[WHAT IS BEING ASKED]: Carry on the opinion article about the human insula, starting right after its last sentence.

*** Opening TEXT PROVIDED ***

The Insula: An Underestimated Brain Area in Clinical Neuroscience, Psychiatry, and Neurology

Abstract

Supported by recent human neuroimaging studies, the insula is re-emerging as an important brain area not only in the physiological understanding of the brain, but also in pathological contexts in clinical research. In this opinion article, we briefly introduce the anatomical and histological features of the human insula. We then summarize the physiological functions of the insula and underscore its pathological roles in psychiatric and neurological disorders that have long been underestimated. We finally propose possible strategies through which the role of the insula may be further understood for both basic and clinical neuroscience.

Keywords: cognition; feeling; insula; motivation; neurological diseases; psychiatric diseases.

Figure 1. Anatomy of the human insula

The human insular cortex is bilaterally located deep within the lateral sulcus separating the temporal lobe from the parietal and frontal lobes. The insula is covered with folds of the adjacent frontal, parietal, and temporal opercula. The circumference of the insula is outlined by the circular sulcus, and the deep central sulcus of the insula separates the anterior and posterior parts. Three short insular gyri are found in the anterior insula (AI), whereas two long insular gyri lie in the posterior insula (PI). Cytoarchitecturally, the insula is roughly divided into anterior agranular and posterior granular sections with a transitional dysgranular mid-section.

Figure 2. Interoceptive information and its integration with emotional, cognitive, and motivational signals from an array of cortical and subcortical regions

Interoceptive information of constantly changing body states arrives in the posterior insula by ascending sensory inputs from dedicated spinal and brainstem pathways via specific thalamic relays. This information is projected rostrally onto the anterior insula, where it is integrated with emotional, cognitive, and motivational signals from an array of cortical and subcortical regions. As a result, the anterior insula supports unique subjective feeling states. The anterior insula regulates the introduction of subjective feelings into cognitive and motivational processes by virtue of its cortical location at the cross-roads of numerous pathways involved in higher cognition and motivation. AI: anterior insula; PI: posterior insula; THAL: thalamus; AMG: amygdala; VS: ventral striatum; VMPFC: ventromedial prefrontal cortex; DLPFC: dorsolateral prefrontal cortex; dACC: dorsal anterior cingulate cortex.

*** Closing TEXT PROVIDED ***
*** Opening DATA FOR REVIEW ***

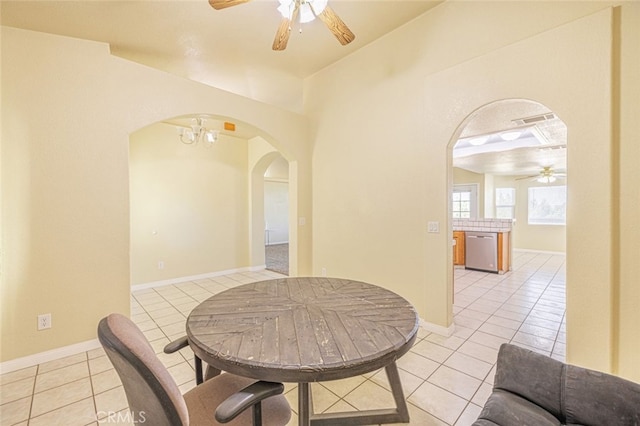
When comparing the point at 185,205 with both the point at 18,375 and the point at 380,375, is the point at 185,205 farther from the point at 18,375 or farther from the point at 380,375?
the point at 380,375

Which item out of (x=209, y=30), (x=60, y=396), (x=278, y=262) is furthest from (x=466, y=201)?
(x=60, y=396)

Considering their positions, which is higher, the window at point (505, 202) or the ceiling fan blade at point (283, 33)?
the ceiling fan blade at point (283, 33)

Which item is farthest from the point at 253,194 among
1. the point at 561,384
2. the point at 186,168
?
the point at 561,384

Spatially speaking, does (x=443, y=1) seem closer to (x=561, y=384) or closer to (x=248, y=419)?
(x=561, y=384)

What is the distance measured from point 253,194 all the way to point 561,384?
5.21m

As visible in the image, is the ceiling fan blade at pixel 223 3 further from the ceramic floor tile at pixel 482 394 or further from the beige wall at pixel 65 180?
the ceramic floor tile at pixel 482 394

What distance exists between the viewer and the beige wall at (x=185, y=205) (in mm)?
4371

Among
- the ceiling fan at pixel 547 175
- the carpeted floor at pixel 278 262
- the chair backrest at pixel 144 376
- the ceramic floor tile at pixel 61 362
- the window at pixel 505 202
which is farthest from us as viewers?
the window at pixel 505 202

*** Closing DATA FOR REVIEW ***

[REPLY]:
Figure 3. Strategies for better understanding the causal roles of the insula in brain function

Computational and statistical efforts in human brain image processing and analysis, as well as recent advances in non-invasive brain stimulation techniques, may be useful in providing causal insights into the insula without major ethical constraints in human studies. Given the corresponding cytoarchitecture and connectivity, the homology between human and rodent insula has been identified. Taking advantage of mice may provide a great opportunity for better understanding casual roles of the insula as it allows for invasive brain manipulations that are ruled out by ethical constraints in human studies. Recent technological advances in preclinical studies using mice allow us to acquire a sophisticated understanding of neuronal circuit architecture and activity information in behaviorally relevant contexts. The anatomically and genetically defined neural circuitry elements or connectivity can be interrogated with activity readouts and/or activity manipulations in behaviorally relevant contexts. Exploiting translational and back-translational approaches between clinical and preclinical studies would finally enhance understanding of the causal role for the insula in higher brain function, at multiple levels spanning from the gene, molecule, cell, circuitry, physiology to behavior. DMN: default mode network; SN: salience network; CEN: central executive network; PCC: posterior cingulate cortex; VMPFC: ventromedial prefrontal cortex; ACC: anterior cingulate cortex; AI: anterior insula; PPC: posterior parietal cortex; DLPFC: dorsolateral prefrontal cortex; ChR2: channelrhodopsin-2; NpHR: halorhodopsin.